While high-end, niche resorts that cater to private boaters and aviation had fared particular well, Mr D'Aguilar admitted that The Bahamas has to "work on the middle market" that has traditionally formed the core business for the likes of Atlantis and Baha Mar.
"Those facilities that cater to more of the middle market traveller, they really found it more difficult to get up and running," he told Tribune Business. "That's the market we rely on and actually need, but they are a bit more price sensitive and have to come by commercial aviation, meaning they have to navigate the protocols more. That's the niche we have to work on."
Mr D'Aguilar acknowledged there had been "a significant drop-off" in tourism business since Monday, as the New Year's holiday weekend came to an end, which meant resorts such as Atlantis have been forced to return some staff to furlough.
And he voiced particular concern that the US might follow other major source markets, such as Canada, in requiring returning citizens and residents to take a COVID-19 PCR test within a limited number of days before they travel.

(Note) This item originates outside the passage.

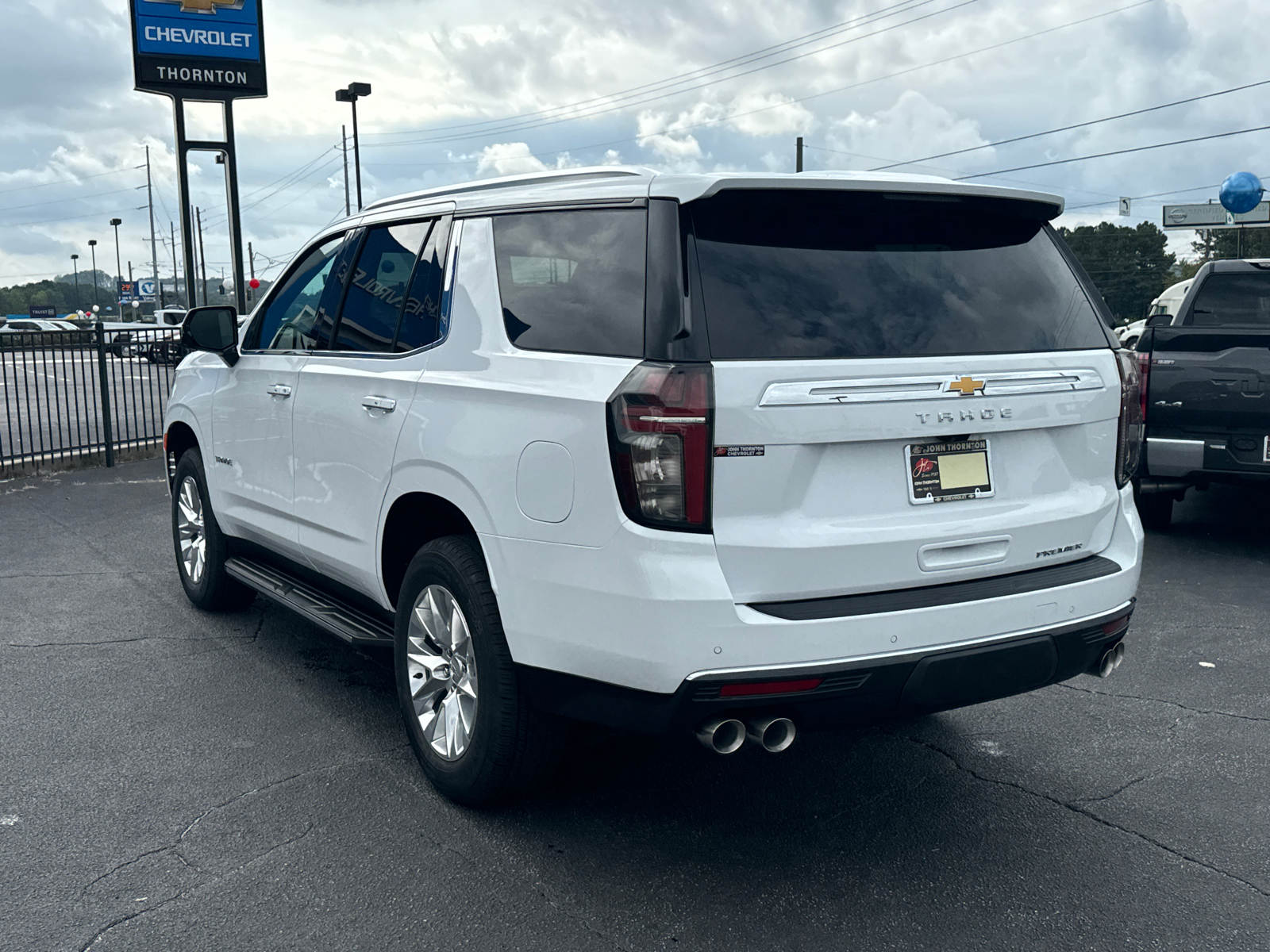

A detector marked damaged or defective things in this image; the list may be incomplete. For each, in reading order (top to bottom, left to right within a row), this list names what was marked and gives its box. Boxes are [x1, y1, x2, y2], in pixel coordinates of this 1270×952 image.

crack in asphalt [1051, 680, 1270, 726]
crack in asphalt [899, 736, 1264, 904]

Such a requirement, Mr D'Aguilar warned, would be "significantly impactful" for Bahamian and Caribbean tourism given that they lack nationwide infrastructure to administer and analyse PCR tests, as well as provide results within such a limited timeframe. The cost of implementing such a system will also present a major hurdle.
"Canada has it, and the word being bandied around is that the US may require it as well," he told this newspaper of a PCR test for all returning residents, especially following the emergence of so-called "mutant" COVID-19 strains.
"That would be significantly impactful. It would put significant stress on us.. there are no PCR testing facilities in the Family Islands. If they require a rapid antigen test that would be more manageable, as we already have an in-country network rolled out with in excess of 60 testing sites."
Warning that the 2021 first half will be "rough" for Bahamian tourism, Mr D'Aguilar said: "Everybody is banking on the fact that hopefully by the middle of the year the roll-out of the vaccine will be sufficient to the point where people feel comfortable to return to some semblance of normality and consider travelling again.
"The first half of the year I anticipate will be rough, but barring no other strains of the virus, or complications with the vaccine; barring that I estimate things will probably get better as the year goes on. Our major source markets are probably experiencing the low point with the virus, but as they vaccinate 2-3m people a week, and the roll-out of the vaccine gets some traction, so confidence will return to travel."